Sales rose 6.3 percent last year on an organic basis, the company said, partly crimped by exchange rate effects, reaching 1.82 billion euros (1.61 billion pounds), in line with the average estimate from analysts polled by Reuters.

"Looking ahead into 2018, our outlook remains fairly balanced in a still uncertain macroeconomic scenario for some emerging markets," Chief Executive Bob Kunze-Concewitz said on a conference call.

"We remain confident in achieving a positive performance across the key indicators into 2018," he added.
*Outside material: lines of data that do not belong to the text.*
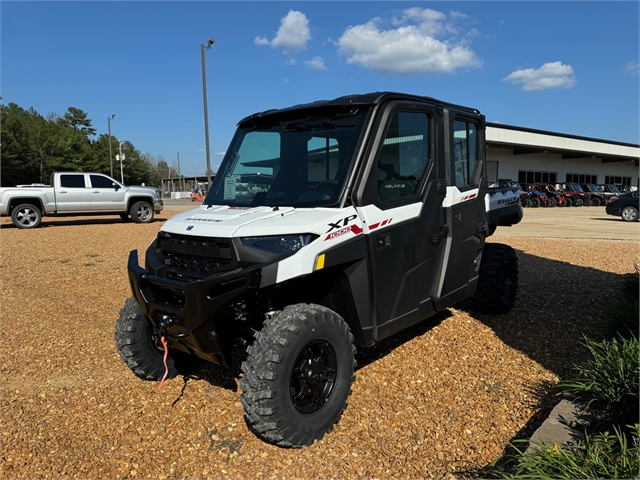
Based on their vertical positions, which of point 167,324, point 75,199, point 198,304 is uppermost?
point 75,199

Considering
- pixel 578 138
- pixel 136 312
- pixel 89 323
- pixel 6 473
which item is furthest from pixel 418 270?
pixel 578 138

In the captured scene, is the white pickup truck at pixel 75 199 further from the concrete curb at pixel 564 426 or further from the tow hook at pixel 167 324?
the concrete curb at pixel 564 426

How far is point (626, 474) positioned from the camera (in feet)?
7.11

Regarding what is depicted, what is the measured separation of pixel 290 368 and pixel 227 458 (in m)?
0.70

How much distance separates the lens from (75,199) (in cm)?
1681

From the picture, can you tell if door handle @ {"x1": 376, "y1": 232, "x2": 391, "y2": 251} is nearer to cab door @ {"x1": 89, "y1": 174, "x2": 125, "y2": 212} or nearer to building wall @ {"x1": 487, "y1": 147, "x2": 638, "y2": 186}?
cab door @ {"x1": 89, "y1": 174, "x2": 125, "y2": 212}

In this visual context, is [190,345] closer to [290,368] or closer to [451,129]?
[290,368]

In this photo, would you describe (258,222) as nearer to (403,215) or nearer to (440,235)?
(403,215)

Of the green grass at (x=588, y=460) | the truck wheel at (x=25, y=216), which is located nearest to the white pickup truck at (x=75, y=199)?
the truck wheel at (x=25, y=216)

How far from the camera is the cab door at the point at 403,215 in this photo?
3387 mm

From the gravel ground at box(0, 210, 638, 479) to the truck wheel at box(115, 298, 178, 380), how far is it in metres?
0.19

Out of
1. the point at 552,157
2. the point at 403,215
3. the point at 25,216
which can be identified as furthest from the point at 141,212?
the point at 552,157

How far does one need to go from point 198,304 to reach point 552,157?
46930 millimetres

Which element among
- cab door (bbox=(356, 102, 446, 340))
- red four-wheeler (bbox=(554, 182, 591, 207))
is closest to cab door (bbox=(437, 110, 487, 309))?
cab door (bbox=(356, 102, 446, 340))
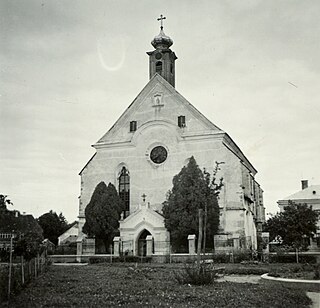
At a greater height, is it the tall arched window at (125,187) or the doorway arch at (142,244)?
the tall arched window at (125,187)

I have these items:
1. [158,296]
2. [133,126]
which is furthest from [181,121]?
[158,296]

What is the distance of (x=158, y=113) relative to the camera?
43.1 metres

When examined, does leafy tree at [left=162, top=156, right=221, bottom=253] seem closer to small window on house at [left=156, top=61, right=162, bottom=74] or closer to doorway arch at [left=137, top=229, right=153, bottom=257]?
doorway arch at [left=137, top=229, right=153, bottom=257]

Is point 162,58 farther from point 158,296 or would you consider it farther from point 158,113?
point 158,296

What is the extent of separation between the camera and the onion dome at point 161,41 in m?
47.4

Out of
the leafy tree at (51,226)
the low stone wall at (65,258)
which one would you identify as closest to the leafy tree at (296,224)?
the low stone wall at (65,258)

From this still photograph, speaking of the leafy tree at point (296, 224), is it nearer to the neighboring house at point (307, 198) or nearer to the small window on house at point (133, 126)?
the small window on house at point (133, 126)

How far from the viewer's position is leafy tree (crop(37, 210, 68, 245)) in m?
73.1

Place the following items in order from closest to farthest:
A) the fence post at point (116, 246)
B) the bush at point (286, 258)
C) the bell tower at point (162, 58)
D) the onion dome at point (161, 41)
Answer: the bush at point (286, 258) < the fence post at point (116, 246) < the bell tower at point (162, 58) < the onion dome at point (161, 41)

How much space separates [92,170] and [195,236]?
45.4 ft

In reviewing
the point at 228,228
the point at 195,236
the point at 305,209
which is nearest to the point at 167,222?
the point at 195,236

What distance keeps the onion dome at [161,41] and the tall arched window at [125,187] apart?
1377 centimetres

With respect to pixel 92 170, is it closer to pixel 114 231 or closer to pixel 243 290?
pixel 114 231

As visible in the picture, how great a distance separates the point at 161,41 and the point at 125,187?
1599cm
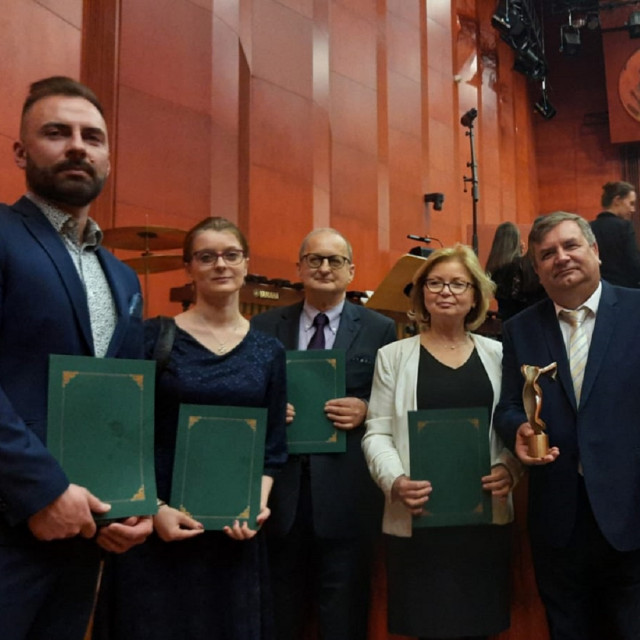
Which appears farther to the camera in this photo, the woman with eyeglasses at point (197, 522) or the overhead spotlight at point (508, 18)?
the overhead spotlight at point (508, 18)

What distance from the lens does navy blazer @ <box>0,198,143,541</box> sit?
124 centimetres

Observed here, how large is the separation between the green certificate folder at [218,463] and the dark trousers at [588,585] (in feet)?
2.54

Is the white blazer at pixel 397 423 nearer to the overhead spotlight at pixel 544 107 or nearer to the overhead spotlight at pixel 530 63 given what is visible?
the overhead spotlight at pixel 530 63

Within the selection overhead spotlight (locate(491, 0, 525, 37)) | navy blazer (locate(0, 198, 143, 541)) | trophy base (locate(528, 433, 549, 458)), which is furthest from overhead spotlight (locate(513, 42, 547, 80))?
navy blazer (locate(0, 198, 143, 541))

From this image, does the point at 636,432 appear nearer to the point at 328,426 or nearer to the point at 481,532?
the point at 481,532

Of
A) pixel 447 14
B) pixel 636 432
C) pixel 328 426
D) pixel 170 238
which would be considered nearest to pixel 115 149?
pixel 170 238

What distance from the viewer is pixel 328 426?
212 cm

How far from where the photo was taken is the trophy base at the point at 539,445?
5.62 ft

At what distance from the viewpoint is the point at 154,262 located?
4.27 meters

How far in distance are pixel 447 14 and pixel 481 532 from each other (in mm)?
9058

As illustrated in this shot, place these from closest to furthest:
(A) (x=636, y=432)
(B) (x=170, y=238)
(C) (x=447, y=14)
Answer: (A) (x=636, y=432) < (B) (x=170, y=238) < (C) (x=447, y=14)

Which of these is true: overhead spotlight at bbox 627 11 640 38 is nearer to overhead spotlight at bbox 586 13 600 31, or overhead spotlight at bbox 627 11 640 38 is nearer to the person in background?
overhead spotlight at bbox 586 13 600 31

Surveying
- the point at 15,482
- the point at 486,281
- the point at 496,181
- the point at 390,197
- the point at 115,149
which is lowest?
the point at 15,482

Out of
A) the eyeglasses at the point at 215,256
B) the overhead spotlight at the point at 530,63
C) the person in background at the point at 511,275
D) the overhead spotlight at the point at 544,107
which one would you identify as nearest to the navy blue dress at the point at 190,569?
the eyeglasses at the point at 215,256
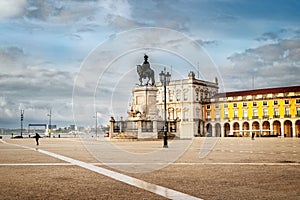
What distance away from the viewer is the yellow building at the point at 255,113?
80.2m

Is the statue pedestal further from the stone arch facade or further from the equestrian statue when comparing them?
the stone arch facade

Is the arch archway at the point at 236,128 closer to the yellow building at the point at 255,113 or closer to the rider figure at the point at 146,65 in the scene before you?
the yellow building at the point at 255,113

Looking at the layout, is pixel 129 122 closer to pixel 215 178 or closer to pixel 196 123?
pixel 215 178

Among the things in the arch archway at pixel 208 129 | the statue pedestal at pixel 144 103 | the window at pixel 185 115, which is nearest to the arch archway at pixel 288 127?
the arch archway at pixel 208 129

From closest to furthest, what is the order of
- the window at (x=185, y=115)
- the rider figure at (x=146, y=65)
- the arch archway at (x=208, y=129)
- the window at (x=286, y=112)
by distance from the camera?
the rider figure at (x=146, y=65), the window at (x=286, y=112), the arch archway at (x=208, y=129), the window at (x=185, y=115)

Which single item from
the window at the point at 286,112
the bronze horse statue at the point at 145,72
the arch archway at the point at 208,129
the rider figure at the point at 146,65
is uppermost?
the rider figure at the point at 146,65

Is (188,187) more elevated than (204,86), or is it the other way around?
(204,86)

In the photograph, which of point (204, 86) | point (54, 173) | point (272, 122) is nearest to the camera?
point (54, 173)

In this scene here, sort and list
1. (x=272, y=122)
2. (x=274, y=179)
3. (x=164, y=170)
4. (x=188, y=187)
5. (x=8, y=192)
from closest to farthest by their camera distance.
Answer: (x=8, y=192) < (x=188, y=187) < (x=274, y=179) < (x=164, y=170) < (x=272, y=122)

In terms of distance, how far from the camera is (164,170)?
1162 cm

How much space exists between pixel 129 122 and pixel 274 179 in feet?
120

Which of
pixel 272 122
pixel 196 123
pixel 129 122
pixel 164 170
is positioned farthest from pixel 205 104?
pixel 164 170

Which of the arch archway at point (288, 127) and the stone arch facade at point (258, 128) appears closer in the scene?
the stone arch facade at point (258, 128)

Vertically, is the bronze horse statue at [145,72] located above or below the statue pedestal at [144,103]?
above
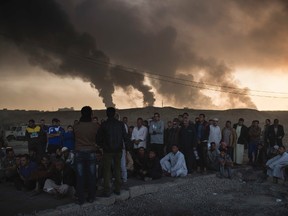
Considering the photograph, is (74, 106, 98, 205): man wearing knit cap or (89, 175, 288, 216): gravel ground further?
(89, 175, 288, 216): gravel ground

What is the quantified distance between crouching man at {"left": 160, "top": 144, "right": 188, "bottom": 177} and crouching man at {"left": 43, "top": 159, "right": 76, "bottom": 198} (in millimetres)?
3766

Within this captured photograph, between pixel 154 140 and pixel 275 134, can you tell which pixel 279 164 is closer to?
pixel 275 134

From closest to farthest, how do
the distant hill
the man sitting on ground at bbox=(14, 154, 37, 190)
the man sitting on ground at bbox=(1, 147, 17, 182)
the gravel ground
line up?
the gravel ground, the man sitting on ground at bbox=(14, 154, 37, 190), the man sitting on ground at bbox=(1, 147, 17, 182), the distant hill

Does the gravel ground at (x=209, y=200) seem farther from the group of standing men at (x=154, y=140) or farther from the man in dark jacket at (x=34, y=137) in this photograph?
the man in dark jacket at (x=34, y=137)

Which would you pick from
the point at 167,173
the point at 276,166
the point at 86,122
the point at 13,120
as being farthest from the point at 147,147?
the point at 13,120

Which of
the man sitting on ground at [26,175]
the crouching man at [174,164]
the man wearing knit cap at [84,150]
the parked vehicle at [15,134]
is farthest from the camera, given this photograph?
the parked vehicle at [15,134]

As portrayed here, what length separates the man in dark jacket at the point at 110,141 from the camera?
7.89 metres

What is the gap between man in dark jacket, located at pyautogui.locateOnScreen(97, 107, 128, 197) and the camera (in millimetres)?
7895

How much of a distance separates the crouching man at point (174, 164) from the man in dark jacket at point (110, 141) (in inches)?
138

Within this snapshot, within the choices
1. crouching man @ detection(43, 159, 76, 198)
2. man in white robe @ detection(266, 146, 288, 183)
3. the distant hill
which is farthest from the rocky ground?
the distant hill

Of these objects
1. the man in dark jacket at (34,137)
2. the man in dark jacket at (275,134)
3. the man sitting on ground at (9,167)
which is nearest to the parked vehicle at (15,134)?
the man in dark jacket at (34,137)

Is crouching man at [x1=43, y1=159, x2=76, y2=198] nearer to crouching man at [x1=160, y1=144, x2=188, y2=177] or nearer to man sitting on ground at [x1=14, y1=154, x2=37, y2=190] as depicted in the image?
man sitting on ground at [x1=14, y1=154, x2=37, y2=190]

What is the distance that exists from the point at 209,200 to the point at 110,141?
319 centimetres

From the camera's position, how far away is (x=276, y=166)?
11727 mm
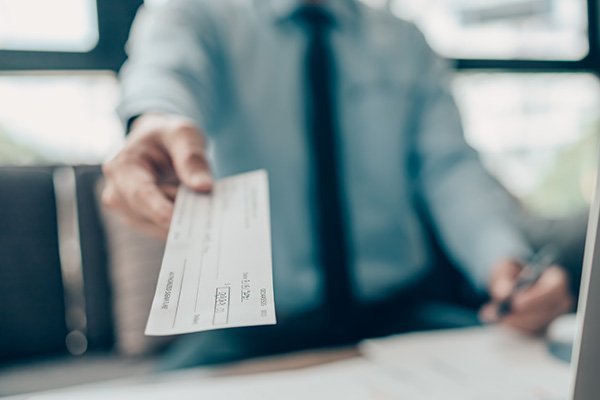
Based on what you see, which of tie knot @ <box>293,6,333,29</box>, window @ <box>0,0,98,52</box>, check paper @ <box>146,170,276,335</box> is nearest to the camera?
check paper @ <box>146,170,276,335</box>

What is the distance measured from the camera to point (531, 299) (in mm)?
520

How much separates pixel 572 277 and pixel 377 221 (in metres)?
0.40

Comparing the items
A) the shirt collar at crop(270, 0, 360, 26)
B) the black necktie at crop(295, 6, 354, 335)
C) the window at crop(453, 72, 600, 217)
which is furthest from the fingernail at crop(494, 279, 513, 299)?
the window at crop(453, 72, 600, 217)

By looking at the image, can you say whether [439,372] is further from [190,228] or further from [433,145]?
[433,145]

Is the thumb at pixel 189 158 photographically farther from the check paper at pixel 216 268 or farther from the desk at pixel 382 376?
the desk at pixel 382 376

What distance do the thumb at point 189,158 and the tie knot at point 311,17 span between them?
1.82 feet

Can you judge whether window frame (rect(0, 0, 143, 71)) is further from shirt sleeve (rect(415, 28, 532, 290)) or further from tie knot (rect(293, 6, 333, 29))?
shirt sleeve (rect(415, 28, 532, 290))

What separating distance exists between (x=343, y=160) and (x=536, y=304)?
381mm

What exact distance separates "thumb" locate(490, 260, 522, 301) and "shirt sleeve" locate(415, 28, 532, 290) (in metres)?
0.02

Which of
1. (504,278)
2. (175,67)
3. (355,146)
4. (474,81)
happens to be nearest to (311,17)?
(355,146)

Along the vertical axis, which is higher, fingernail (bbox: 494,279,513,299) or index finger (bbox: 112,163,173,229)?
index finger (bbox: 112,163,173,229)

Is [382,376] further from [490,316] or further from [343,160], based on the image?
[343,160]

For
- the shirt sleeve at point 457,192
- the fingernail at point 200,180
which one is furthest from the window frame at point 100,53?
the fingernail at point 200,180

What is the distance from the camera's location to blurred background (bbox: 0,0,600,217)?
3.20 feet
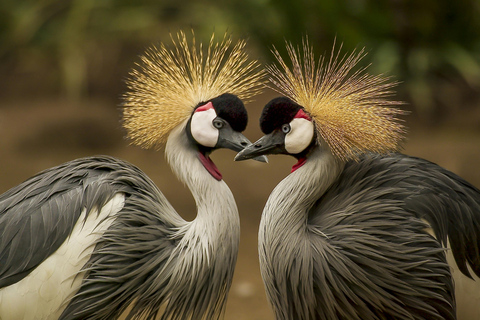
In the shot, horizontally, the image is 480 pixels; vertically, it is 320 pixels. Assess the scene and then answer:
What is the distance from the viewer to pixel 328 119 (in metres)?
1.57

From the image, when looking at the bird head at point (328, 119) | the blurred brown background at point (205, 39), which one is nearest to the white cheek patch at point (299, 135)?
the bird head at point (328, 119)

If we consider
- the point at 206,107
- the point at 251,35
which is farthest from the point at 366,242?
the point at 251,35

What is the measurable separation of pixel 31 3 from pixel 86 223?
2.82 meters

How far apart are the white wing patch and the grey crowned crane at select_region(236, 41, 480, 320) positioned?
0.46 m

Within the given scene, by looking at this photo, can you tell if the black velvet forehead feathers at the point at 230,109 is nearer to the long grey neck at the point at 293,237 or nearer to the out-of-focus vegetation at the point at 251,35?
the long grey neck at the point at 293,237

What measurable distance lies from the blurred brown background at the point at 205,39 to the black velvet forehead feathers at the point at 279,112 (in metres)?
1.24

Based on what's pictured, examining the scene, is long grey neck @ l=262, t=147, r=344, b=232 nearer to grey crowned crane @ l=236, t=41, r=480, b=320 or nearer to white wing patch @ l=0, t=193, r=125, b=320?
grey crowned crane @ l=236, t=41, r=480, b=320

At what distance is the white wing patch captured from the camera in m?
1.51

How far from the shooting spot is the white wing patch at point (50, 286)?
151cm

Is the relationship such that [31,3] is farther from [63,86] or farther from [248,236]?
[248,236]

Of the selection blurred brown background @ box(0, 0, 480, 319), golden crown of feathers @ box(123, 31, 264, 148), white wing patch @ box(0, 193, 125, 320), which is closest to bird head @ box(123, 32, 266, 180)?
golden crown of feathers @ box(123, 31, 264, 148)

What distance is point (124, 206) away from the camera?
5.24 feet

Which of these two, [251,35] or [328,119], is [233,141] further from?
[251,35]

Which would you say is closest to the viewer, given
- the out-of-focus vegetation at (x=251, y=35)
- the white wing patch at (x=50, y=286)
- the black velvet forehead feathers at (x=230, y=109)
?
the white wing patch at (x=50, y=286)
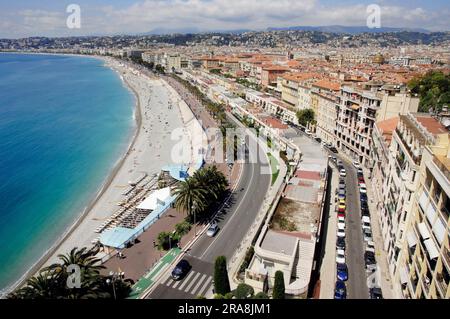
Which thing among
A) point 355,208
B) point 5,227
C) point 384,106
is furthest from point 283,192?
point 5,227

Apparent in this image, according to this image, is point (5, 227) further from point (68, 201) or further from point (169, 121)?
point (169, 121)

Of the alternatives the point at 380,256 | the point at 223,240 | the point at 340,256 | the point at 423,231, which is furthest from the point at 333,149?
the point at 423,231

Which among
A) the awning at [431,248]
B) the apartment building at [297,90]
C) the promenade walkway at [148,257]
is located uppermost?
the apartment building at [297,90]

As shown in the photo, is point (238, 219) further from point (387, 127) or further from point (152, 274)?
point (387, 127)

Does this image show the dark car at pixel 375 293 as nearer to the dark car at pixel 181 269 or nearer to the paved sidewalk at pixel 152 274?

Shares initially rose 3.3 percent after the results were released, but turned negative and settled around 2 percent lower in the session.

A trader said the fall was due to "soft guidance for 2018".

Named after the deep-red bitter which remains one of its key money-spinners, the group, founded in 1860 in Milan, has sold off a string of assets since 2016 and bought up brands including French liqueur Grand Marnier and high-end British gin Bulldog.

Aperol, once a niche product sold mostly in northern Italy, is now the group's best performer, enjoying strong demand in Europe and growing popularity in the United States.

But rising prices for agave syrup which is a key ingredient in its Cabo Wabo tequila and losses at its Jamaica-based sugar business will halve the company's gross margin growth to 60 basis points this year compared with 2017, Chief Financial Officer Paolo Marchesini said on a conference call.

Campari warned currency effects would trim 90 million euros off net sales and 24 million euros off adjusted operating profit (EBIT) in 2018.

Adjusted EBIT rose 8.7 percent on an organic basis in 2017 to 380.5 million euros, and the group proposed to raise its 2017 dividend payment by 11 percent to 0.05 euros per share.